● **POSTAWIONE ZADANIE**:
Na podstawie tekstu o partii „Wiosna” odpowiedz na poniższe pytania.
1. W jakiej audycji ks. Paweł Bortkiewicz komentuje postulaty partii?
2. Kto założył partię „Wiosna”?
3. Kiedy i przy jakiej okazji przedstawiono postulaty tej partii?

● **PRZYTOCZONY TEKST**:
Ks. Bortkiewicz: Partia Biedronia nie zdaje sobie sprawy, że atakując państwo świeckie uderza w Izrael i Wielką Brytanię

– Nazwa „Wiosna” to kolejny przejaw partii efemerycznej jak „Twój Ruch” czy „Nowoczesna”, więc takich partyjek, które z samej nazwy deklarują brak podejścia merytorycznego – mówi ks. Paweł Bortkiewicz

Ksiądz Paweł Bortkiewicz komentuje w Popołudniu WNET postulaty antyklerykalne założonej przez Roberta Biedronia partii „Wiosna”, które zostały przedstawione w niedzielę na jej konwencji założycielskiej. Duchowny uważa, że już sama nazwa ugrupowania wiele mówi o jego charakterze.

„Nazwa >>Wiosna<< to jest kolejny przejaw takiej partii efemerycznej, tak jak >>Twój Ruch<<, >>Ruch Palikota<< czy >>Nowoczesna<<, więc takich partyjek, które z samej swojej nazwy wyraźnie deklarują się, że nie mają właściwie nic do powiedzenia w kwestii merytorycznej, tylko raczej oddziałują na emocje”.

● **WYCIĄG Z MATERIAŁU**:
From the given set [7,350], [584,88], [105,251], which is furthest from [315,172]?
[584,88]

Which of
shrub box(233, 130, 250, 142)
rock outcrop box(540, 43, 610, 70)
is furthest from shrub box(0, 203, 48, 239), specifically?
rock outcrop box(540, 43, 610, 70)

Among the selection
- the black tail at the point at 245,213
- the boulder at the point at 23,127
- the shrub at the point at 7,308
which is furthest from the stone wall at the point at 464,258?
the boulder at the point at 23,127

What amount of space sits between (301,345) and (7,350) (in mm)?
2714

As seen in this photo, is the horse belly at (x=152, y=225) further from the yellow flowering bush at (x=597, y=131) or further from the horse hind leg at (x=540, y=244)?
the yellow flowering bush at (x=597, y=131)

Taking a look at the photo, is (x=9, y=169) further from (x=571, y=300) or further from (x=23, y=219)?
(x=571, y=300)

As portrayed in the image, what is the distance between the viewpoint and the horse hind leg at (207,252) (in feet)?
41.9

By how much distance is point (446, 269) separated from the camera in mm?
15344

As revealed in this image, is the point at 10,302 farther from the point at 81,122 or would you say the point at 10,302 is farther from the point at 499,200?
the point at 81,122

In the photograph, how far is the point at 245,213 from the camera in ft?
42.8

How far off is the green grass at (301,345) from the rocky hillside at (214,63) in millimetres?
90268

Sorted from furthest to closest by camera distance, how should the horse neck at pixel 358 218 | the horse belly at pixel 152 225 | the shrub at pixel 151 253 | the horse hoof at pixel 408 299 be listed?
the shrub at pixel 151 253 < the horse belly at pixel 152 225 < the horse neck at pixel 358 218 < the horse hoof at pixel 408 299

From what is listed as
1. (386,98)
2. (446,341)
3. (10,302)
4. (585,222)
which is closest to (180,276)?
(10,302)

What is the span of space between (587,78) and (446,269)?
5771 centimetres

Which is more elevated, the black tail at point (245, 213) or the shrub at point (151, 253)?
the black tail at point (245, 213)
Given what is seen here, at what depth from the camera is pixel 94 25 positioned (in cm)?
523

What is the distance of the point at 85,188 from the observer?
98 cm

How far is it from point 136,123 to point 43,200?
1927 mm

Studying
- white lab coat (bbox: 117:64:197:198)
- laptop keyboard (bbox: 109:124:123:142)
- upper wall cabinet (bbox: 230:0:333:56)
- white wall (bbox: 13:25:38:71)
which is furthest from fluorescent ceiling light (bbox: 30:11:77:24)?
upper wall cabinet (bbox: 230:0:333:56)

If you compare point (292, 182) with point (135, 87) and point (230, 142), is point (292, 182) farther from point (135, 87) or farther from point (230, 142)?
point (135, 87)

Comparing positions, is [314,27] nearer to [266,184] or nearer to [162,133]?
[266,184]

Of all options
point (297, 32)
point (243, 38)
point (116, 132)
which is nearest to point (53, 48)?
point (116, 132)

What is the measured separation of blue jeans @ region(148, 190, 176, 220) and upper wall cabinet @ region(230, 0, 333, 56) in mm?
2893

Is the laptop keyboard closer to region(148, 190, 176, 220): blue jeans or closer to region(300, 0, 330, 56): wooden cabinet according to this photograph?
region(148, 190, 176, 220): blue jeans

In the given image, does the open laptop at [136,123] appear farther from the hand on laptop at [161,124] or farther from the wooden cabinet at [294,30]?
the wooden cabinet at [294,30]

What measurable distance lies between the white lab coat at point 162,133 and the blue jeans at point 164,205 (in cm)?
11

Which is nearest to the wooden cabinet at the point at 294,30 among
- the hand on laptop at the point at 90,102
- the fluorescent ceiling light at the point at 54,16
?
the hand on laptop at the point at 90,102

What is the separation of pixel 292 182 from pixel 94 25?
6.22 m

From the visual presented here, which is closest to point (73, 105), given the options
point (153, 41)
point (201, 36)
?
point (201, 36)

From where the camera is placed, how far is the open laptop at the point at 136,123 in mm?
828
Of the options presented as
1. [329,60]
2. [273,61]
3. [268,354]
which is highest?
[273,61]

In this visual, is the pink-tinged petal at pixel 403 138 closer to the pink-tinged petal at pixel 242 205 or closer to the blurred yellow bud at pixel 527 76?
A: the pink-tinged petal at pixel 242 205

● **PISEMNA ODPOWIEDŹ**:
1. Ks. Paweł Bortkiewicz komentuje postulaty partii w Popołudniu WNET.
2. Partię „Wiosna” założył Robert Biedroń.
3. Postulaty przedstawiono w niedzielę na konwencji założycielskiej partii.